# Homemade lick it refill recipe



## ThunderingHooves (Aug 10, 2013)

I found this recipe a while ago to make some treats that work as lickit refills. I can't remember where I found it though. Just as a note, these aren't the same as the refills, but can work as refills. I thought I would share it.

Ingredients
2 cups horse feed 
1 cup cornmeal
1 1/3 cup sugar
2 cups corn syrup
Optional: handful of something horse likes (Like peppermints)

Step 1
In a large pot melt the sugar and corn syrup over medium heat for about 10 - 15 minutes.

Step 2
Cover the pot with a lid and cook for about 8 minutes. Stir occasionally.

Step 3
Uncover and cook until the sugar is at the cracking stage. To determine the cracking stage you can use candy thermometer. (Cracking stage is 290 -300 degrees F or 143 - 150 degrees C.)

Step 4
Turn stove off and quickly add corn meal and feed. Quickly mix together and then pour into mold. (Note: make sure to prepare pan with cooking spray)

Step 5
Let cool for about 4-6 hours. 


A couple things I have found:
It helps if you have a sink full of hot water and soap ready for right after you pour. It hardens quickly in the pan. If you let it sit in the hot water for a while the stuff falls off really easily. 

I have substituted the cornmeal with flour and had some good results.

Using a mini food cake pan makes the perfect size for the lickits. 
The one I have. 4 Cavity Mini Angel Food Cake Pan at Joann.com If you don't have one though I have found if you place the mix in a bowl and then place a funnel in the center it works pretty well too.

This mix makes 3-4 treats

Would also like to add that these are a treat. Something to give the horses every once and a while. 
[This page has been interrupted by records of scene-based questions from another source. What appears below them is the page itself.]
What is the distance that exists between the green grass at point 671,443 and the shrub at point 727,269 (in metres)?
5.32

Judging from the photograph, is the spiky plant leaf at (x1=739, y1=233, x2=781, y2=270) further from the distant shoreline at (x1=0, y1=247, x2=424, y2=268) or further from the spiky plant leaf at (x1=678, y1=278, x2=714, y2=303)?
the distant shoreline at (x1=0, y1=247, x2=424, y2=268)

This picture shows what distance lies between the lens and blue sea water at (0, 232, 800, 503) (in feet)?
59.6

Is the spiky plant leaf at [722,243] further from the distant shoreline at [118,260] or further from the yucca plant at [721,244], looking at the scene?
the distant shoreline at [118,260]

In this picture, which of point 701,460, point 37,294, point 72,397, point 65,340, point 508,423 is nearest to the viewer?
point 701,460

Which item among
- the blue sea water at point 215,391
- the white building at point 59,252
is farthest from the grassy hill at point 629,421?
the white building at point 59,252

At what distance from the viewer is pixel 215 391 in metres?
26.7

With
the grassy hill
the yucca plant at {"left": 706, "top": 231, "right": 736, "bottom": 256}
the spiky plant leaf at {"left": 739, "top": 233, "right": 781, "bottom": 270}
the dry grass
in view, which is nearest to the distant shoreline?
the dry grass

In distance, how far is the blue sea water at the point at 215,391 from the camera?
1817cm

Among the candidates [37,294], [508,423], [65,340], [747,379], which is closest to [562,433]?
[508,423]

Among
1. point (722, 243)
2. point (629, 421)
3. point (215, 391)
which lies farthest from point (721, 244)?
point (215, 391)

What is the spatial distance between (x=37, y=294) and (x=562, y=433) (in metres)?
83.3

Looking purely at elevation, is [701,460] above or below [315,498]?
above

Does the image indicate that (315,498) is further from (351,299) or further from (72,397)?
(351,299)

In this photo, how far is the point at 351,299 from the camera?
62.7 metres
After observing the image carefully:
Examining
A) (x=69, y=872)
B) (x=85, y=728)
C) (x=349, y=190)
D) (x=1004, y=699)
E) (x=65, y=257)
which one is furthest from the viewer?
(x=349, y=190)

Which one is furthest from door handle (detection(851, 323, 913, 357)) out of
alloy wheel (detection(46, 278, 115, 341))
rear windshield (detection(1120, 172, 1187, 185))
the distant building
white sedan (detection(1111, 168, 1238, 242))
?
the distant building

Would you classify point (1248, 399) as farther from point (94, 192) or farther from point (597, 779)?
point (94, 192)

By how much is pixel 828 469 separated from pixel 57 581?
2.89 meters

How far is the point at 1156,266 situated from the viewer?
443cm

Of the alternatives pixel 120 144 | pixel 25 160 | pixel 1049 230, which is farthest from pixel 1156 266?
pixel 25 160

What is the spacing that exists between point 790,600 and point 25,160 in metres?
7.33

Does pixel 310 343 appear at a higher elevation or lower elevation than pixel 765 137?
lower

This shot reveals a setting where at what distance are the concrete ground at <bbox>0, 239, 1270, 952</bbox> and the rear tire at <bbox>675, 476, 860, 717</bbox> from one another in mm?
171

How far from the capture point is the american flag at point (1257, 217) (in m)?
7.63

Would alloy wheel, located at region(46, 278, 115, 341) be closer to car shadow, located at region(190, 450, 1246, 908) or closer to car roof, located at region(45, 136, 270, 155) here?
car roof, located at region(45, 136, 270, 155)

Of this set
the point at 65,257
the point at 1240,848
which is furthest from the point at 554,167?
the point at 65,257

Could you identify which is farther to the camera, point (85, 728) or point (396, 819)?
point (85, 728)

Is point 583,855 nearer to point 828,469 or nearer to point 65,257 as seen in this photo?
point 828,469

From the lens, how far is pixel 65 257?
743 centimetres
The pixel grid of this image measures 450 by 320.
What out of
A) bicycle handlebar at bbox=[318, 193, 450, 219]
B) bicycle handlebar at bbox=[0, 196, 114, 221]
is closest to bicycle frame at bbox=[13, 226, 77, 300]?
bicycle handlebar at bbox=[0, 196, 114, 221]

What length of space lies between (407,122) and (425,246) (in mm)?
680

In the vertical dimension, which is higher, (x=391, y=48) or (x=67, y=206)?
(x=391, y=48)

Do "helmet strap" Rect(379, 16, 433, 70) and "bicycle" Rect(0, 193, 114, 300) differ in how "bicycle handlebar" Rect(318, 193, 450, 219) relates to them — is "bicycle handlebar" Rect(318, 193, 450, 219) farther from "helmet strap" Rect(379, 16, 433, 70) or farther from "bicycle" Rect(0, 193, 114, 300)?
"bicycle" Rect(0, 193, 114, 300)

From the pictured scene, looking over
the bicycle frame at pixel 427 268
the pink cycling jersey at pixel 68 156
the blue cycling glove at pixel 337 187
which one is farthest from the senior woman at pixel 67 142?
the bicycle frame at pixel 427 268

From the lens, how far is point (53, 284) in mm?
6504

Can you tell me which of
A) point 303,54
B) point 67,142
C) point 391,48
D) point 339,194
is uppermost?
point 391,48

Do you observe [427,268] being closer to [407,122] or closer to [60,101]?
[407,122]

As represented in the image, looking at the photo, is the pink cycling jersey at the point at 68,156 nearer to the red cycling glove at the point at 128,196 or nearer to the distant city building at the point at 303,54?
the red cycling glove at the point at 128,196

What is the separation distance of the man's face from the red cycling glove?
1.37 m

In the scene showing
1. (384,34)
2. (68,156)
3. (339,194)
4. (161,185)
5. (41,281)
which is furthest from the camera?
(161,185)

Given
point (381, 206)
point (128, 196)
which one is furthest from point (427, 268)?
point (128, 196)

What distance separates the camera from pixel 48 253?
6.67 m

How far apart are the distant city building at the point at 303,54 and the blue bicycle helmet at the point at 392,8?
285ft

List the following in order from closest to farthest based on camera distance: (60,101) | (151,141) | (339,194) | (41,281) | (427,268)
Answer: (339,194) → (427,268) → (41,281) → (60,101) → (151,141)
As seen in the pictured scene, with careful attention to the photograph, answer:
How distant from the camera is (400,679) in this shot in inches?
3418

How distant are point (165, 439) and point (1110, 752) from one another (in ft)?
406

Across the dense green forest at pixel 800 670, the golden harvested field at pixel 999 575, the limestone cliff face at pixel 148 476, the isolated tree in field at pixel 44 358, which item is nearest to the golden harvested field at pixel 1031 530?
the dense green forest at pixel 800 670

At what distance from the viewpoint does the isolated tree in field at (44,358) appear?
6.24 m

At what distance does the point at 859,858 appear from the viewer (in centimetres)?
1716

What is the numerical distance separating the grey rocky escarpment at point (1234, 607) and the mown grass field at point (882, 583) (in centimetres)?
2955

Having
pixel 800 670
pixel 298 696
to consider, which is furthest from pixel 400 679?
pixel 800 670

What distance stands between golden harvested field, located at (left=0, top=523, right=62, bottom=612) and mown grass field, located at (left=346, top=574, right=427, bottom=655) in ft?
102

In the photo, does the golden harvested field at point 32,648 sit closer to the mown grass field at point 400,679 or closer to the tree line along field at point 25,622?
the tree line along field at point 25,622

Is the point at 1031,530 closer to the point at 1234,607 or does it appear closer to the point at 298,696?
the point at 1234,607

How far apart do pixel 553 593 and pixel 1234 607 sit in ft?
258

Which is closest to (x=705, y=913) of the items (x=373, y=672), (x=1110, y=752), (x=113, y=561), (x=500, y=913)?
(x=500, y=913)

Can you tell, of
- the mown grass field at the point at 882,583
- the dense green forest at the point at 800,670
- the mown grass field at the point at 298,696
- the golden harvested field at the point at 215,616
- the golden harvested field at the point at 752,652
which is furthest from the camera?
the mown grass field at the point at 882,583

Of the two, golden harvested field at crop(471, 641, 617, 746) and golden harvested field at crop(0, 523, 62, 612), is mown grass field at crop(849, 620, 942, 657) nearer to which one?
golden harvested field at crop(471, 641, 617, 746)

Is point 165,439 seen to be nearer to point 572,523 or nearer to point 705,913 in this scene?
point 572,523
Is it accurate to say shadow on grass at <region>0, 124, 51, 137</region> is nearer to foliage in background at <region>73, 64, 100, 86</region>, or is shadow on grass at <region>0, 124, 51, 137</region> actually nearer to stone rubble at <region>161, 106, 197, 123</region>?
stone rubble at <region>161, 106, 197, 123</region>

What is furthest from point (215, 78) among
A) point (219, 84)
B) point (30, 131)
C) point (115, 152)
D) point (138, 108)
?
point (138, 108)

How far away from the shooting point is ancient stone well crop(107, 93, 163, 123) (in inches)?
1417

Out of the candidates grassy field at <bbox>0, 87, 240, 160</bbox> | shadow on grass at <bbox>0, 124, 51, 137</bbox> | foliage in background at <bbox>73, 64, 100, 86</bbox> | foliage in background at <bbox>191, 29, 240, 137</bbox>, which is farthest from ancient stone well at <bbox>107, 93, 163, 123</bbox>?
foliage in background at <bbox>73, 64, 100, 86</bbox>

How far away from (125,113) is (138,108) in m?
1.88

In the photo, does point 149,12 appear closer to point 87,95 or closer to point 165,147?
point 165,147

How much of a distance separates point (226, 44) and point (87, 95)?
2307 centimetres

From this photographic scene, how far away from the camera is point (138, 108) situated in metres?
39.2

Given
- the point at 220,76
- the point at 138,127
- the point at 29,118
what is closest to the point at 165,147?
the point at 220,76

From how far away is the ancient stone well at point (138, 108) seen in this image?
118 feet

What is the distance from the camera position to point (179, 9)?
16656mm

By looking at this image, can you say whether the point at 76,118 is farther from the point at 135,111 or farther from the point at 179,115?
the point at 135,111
Jinxx enjoying his treat. (this one was made with flour and either safe choice original or safe choice senior, can't remember which one.)


----------



## Um Saad (Feb 1, 2021)

ThunderingHooves said:


> I found this recipe a while ago to make some treats that work as lickit refills. I can't remember where I found it though. Just as a note, these aren't the same as the refills, but can work as refills. I thought I would share it.
> 
> Ingredients
> 2 cups horse feed
> ...


----------



## Um Saad (Feb 1, 2021)

This recipe turned out great! I used whole oats as the grain, and substituted half a cup of molasses for some of the syrup.
And to make clean-up more efficient, I put a few cups of water in the pot, covered it and cooked it for a few minutes. The condensation melts the syrup on the sides, plus you can use the water for a lovely bran mash!


----------